Kanalberita.id,Jakarta—Ganjar memberikan nilai 5 dari skala penilaian 1 hingga 10, hal ini disampaikan dalam acara sarasehan nasional IKA UNM, Sabtu (18/11) di Makassar.
“Dengan adanya kasus di MK nilainya jeblok. Karena dengan kejadian itu, persepsi publik hari ini jadi berbeda, yang kemarin kelihatan tegas, hari ini dengan kejadian-kejadian terakhir jadi tidak demikian. Maka, nilainya jeblok,” ujar Ganjar (18/11).
Penegakan hukum di Indonesia, menurut Ganjar, menimbulkan kemarahan dan kecemasan serta kegelisahan yang saat ini dirasakan oleh masyarakat.
“Saya kira itu jadi peringatan dalam konteks menjaga hukum agar berjalan lebih baik, lebih parsial dan kemudian hadir untuk semua dan itu sesuatu yang penting,” ungkapnya.
Hal ini mendapat tanggapan dari Direktur Eksekutif Indonesia Law and Democracy Studies (ILDES) Juhaidy Rizaldy, yang tidak sependapat dengan penilaian Ganjar soal penegakan hukum saat ini.
“Indikator yang dipakai oleh pak Ganjar ini apa?, saat ini ada konsep Restorative Justice yang dirasakan oleh manfaatnya masyarakat menengah kebawah. reformasi hukum dibidang ekonomi lewat UU Cipta Kerja, dan UU lainnya yang menggunakan metode Omnibus,” jelas Juhaidy.
Juhaidy menambahkan, dalam konsep negara modern, kebijakan ekonomi sangat penting, karena dunia usaha menjadi poin, pergeseran perspektif kekuasaan yang saat ini menjadikan Dunia Usaha adalah sumber kehidupan dan pilar ketiga (the third branch of power) dalam sistem kenegaraan zaman modern atau pasca modern dewasa ini.

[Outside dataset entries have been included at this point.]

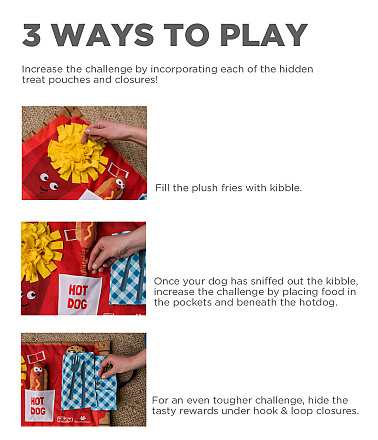 3 WAYS TO PLAY

Increase the challenge by incorporating each of the hidden treat pouches and closures!

Fill the plush fries with kibble.

HOT DOG

Once your dog has sniffed out the kibble, increase the challenge by placing food in the pockets and beneath the hotdog.

HOT DOG

For an even tougher challenge, hide the tasty rewards under hook & loop closures.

“Sekitar 250an juta warga negara menggantungkan hidupnya dari dunia kerja swasta dan dunia usaha. Kebijakan ekonomi ini sangat penting, penegakan hukum saat ini lebih luasa dari itu, masa gara-gara MK yang dinilai secara subjektif, terus mengenalisir wajah hukum Indonesia,” kata Juhaidy.
Selain itu, perkembangan negara hukum cukup pesat dengan berbagai terobosan yang dilakukan oleh Pemerintah saat ini, hanya saja perlu adanya penyempurnaan untuk hal-hal yang masih kurang. “Semangat negara hukum dan tegakkan konstitusi harus tetap ada dan hidup ditengah-tengah masyarakat,” jelas Juhaidy.
“Soal Mahkamah Konstitusi itu independen dilingkungan Yudikatif, tidak ada hubungan dengan Presiden. Meski ada Putusan MKMK perihal Anwar Usman, secara konseptual MK mengadili norma dalam UU yang berlaku untuk semua orang bukan hanya satu pihak saja. Conflict of interest dalam konteks peradilan MA itu lebih pas, kalau di MK harus diteliti betul,” tegas Juhaidy.